Your First Environment#
Let’s create a simple locomotion environment where a quadruped robot learns to walk forward. Here’s a complete environment:
""" A simple Go2 robot locomotion environment"""
import torch
import genesis as gs
from genesis_forge import ManagedEnvironment
from genesis_forge.managers import (
RewardManager,
TerminationManager,
EntityManager,
ObservationManager,
PositionActionManager,
)
from genesis_forge.mdp import reset, rewards, terminations
class MyFirstEnv(ManagedEnvironment):
def __init__(
self,
num_envs: int = 1,
dt: float = 1/50, # 50Hz control frequency
max_episode_length_s: int = 20,
headless: bool = True,
):
super().__init__(
num_envs=num_envs,
dt=dt,
max_episode_length_sec=max_episode_length_s,
)
# Build the simulation scene
self.scene = gs.Scene(
show_viewer=not headless,
sim_options=gs.options.SimOptions(dt=self.dt, substeps=2),
)
self.scene.add_entity(gs.morphs.Plane())
self.robot = self.scene.add_entity(
gs.morphs.URDF(
file="urdf/go2/urdf/go2.urdf", # this is loaded from the genesis lib
pos=[0.0, 0.0, 0.4],
quat=[1.0, 0.0, 0.0, 0.0],
),
)
def config(self):
"""Configure managers"""
# Set target velocity (forward at 0.5 m/s)
self.target_vel = torch.zeros((self.num_envs, 3), device=gs.device)

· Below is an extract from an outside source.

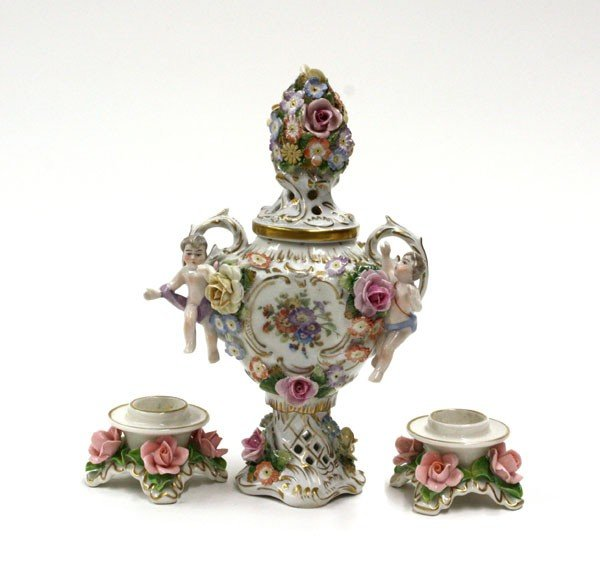 2013: Dresden porcelain table articles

self.target_vel[:, 0] = 0.5 # X-axis velocity
# Entity Manager - Handles robot resets
self.robot_manager = EntityManager(
self,
entity_attr="robot",
on_reset={
"position": {
"fn": reset.position,
"params": {
"position": [0.0, 0.0, 0.4],
"quat": [1.0, 0.0, 0.0, 0.0],
},
},
},
)
# Action Manager - Maps step actions to joint positions
self.action_manager = PositionActionManager(
self,
joint_names=[".*"], # Control all joints
default_pos={
".*_hip_joint": 0.0,
"FL_thigh_joint": 0.8,
"FR_thigh_joint": 0.8,
"RL_thigh_joint": 1.0,
"RR_thigh_joint": 1.0,
".*_calf_joint": -1.5,
},
scale=0.25, # Scale actions
use_default_offset=True, # DOF actions are relative to the default_pos positions
# PD controller gains
pd_kp=20,
pd_kv=0.5,
)
# Reward Manager - Defines what behaviors to encourage
RewardManager(
self,
logging_enabled=True,
cfg={
# Maintain target height
"base_height": {
"weight": -50.0,
"fn": rewards.base_height,
"params": {"target_height": 0.3},
},
# Track forward velocity
"velocity_tracking": {
"weight": 1.0,
"fn": rewards.command_tracking_lin_vel,
"params": {"command": self.target_vel[:, :2]},
},
# Minimize vertical motion
"vertical_velocity": {
"weight": -1.0,
"fn": rewards.lin_vel_z_l2,
},
# Encourage smooth actions
"action_smoothness": {
"weight": -0.005,
"fn": rewards.action_rate_l2,
},
},
)
# Termination Manager - Defines when episodes end
self.termination_manager = TerminationManager(
self,
logging_enabled=True,
term_cfg={
# Episode should end (timeout) when it hits the max episode length
"timeout": {
"fn": terminations.timeout,
"time_out": True,
},
# Terminate if the robot is falling over
"fall_over": {
"fn": terminations.bad_orientation,
"params": {"limit_angle": 10}, # degrees
},
},
)
# Observation Manager - Defines what the agent observes
ObservationManager(
self,
cfg={
"angular_velocity": {
"fn": lambda env: self.robot_manager.get_angular_velocity(),
"scale": 0.25,
},
"linear_velocity": {
"fn": lambda env: self.robot_manager.get_linear_velocity(),
"scale": 2.0,
},
"projected_gravity": {
"fn": lambda env: self.robot_manager.get_projected_gravity(),
},
"joint_positions": {
"fn": lambda env: self.action_manager.get_dofs_position(),
},
"joint_velocities": {
"fn": lambda env: self.action_manager.get_dofs_velocity(),
"scale": 0.05,
},
"actions": {
"fn": lambda env: self.action_manager.get_actions(),
},
},
)
Training Your Agent#
Now let’s train a policy using RSL-RL:
import genesis as gs
from genesis_forge.wrappers import RslRlWrapper, VideoWrapper
from rsl_rl.runners import OnPolicyRunner
from my_first_env import MyFirstEnv
# Initialize Genesis
gs.init(backend=gs.gpu) # Use gs.cpu if no GPU available
# Create environment with 4096 parallel simulations
env = MyFirstEnv(num_envs=4096, headless=True)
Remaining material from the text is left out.